## WHAT YOU HAVE TO DO
Can you rewrite the entries as a JSON list of strings, one string per line with blank lines left out, starting at the very beginning of the entries and ending at the line that contains "4. the blurred background at (x=154, y=298)", both ends included and nothing past that line?
---------------
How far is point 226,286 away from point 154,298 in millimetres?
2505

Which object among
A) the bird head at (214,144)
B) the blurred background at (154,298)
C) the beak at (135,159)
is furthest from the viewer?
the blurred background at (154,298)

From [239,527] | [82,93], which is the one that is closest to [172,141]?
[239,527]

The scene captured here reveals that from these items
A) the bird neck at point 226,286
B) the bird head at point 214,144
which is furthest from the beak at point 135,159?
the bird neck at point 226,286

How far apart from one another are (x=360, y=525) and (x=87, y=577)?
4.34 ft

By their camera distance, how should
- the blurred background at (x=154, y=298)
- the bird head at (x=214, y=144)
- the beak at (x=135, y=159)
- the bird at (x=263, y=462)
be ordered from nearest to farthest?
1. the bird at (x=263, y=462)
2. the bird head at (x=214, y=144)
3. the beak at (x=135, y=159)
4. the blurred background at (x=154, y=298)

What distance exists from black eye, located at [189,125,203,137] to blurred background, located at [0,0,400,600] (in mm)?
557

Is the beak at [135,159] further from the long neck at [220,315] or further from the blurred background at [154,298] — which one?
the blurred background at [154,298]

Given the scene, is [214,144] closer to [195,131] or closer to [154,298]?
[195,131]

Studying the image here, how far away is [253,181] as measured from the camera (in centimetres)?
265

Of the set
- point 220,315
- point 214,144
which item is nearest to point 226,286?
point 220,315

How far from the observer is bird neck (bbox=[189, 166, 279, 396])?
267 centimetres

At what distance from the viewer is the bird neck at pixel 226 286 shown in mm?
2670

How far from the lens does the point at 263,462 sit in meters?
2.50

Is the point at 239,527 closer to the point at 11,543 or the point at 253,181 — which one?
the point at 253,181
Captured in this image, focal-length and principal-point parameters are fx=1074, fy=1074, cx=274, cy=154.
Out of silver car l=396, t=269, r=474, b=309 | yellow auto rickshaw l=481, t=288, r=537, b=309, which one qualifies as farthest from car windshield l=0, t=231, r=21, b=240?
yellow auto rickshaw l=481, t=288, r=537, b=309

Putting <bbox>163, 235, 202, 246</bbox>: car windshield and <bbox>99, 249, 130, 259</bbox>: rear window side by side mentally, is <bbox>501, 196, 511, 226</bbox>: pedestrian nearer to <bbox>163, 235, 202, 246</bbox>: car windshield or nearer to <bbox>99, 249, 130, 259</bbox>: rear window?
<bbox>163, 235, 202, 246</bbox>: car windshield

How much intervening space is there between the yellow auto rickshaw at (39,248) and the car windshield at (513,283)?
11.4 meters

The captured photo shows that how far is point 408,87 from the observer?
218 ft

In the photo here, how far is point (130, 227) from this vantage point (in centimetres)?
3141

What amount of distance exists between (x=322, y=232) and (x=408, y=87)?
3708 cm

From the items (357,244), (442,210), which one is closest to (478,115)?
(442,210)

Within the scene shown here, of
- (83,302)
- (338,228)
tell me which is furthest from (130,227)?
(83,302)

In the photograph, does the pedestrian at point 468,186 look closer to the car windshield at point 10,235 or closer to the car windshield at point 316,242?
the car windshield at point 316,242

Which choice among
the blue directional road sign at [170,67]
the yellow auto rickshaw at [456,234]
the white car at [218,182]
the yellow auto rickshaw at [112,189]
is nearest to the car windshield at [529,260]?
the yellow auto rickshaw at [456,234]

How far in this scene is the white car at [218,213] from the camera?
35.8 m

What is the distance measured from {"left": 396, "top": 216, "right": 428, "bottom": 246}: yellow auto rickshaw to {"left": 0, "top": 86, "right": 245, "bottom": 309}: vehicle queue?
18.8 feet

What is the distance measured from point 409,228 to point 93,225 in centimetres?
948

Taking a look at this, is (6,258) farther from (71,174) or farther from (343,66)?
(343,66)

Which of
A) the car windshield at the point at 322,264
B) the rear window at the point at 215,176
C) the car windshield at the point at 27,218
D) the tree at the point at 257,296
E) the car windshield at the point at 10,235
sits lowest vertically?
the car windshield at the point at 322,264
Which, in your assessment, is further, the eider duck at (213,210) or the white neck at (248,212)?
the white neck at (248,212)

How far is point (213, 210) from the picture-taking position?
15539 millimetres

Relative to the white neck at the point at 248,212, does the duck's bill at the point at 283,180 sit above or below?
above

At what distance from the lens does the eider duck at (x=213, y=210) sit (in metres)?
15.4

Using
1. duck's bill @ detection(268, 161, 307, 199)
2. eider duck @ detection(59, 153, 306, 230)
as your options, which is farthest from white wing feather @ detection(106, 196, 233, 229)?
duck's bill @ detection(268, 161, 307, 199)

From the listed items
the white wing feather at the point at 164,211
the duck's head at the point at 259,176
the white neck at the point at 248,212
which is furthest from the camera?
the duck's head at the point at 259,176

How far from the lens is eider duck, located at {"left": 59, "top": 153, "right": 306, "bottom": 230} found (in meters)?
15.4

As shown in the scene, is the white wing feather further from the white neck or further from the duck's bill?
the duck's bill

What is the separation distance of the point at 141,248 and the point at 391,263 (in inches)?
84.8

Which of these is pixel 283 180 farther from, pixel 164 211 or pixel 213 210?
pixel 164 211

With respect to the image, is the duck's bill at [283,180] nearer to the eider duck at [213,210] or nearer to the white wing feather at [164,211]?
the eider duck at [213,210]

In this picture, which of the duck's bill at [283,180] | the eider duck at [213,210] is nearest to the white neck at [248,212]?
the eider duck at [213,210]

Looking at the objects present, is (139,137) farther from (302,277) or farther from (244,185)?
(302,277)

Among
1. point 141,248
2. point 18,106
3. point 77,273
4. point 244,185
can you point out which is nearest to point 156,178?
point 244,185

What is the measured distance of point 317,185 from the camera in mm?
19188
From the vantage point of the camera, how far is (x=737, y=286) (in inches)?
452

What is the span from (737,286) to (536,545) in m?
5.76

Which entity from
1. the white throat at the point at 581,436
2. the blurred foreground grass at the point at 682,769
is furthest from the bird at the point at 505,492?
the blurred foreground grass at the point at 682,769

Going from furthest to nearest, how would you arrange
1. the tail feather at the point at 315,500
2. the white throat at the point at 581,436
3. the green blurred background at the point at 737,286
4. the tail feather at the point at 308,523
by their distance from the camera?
---------------
## CORRECT OUTPUT
[
  "How far is point 226,286 away from point 154,298 in millimetres?",
  "2505",
  "Which object among",
  "A) the bird head at (214,144)",
  "B) the blurred background at (154,298)",
  "C) the beak at (135,159)",
  "is furthest from the viewer?",
  "the blurred background at (154,298)",
  "From [239,527] | [82,93], which is the one that is closest to [172,141]?",
  "[239,527]",
  "The scene captured here reveals that from these items",
  "A) the bird neck at point 226,286",
  "B) the bird head at point 214,144",
  "which is furthest from the beak at point 135,159?",
  "the bird neck at point 226,286",
  "How far apart from one another are (x=360, y=525) and (x=87, y=577)?",
  "4.34 ft",
  "By their camera distance, how should",
  "- the blurred background at (x=154, y=298)",
  "- the bird head at (x=214, y=144)",
  "- the beak at (x=135, y=159)",
  "- the bird at (x=263, y=462)",
  "be ordered from nearest to farthest?",
  "1. the bird at (x=263, y=462)",
  "2. the bird head at (x=214, y=144)",
  "3. the beak at (x=135, y=159)",
  "4. the blurred background at (x=154, y=298)"
]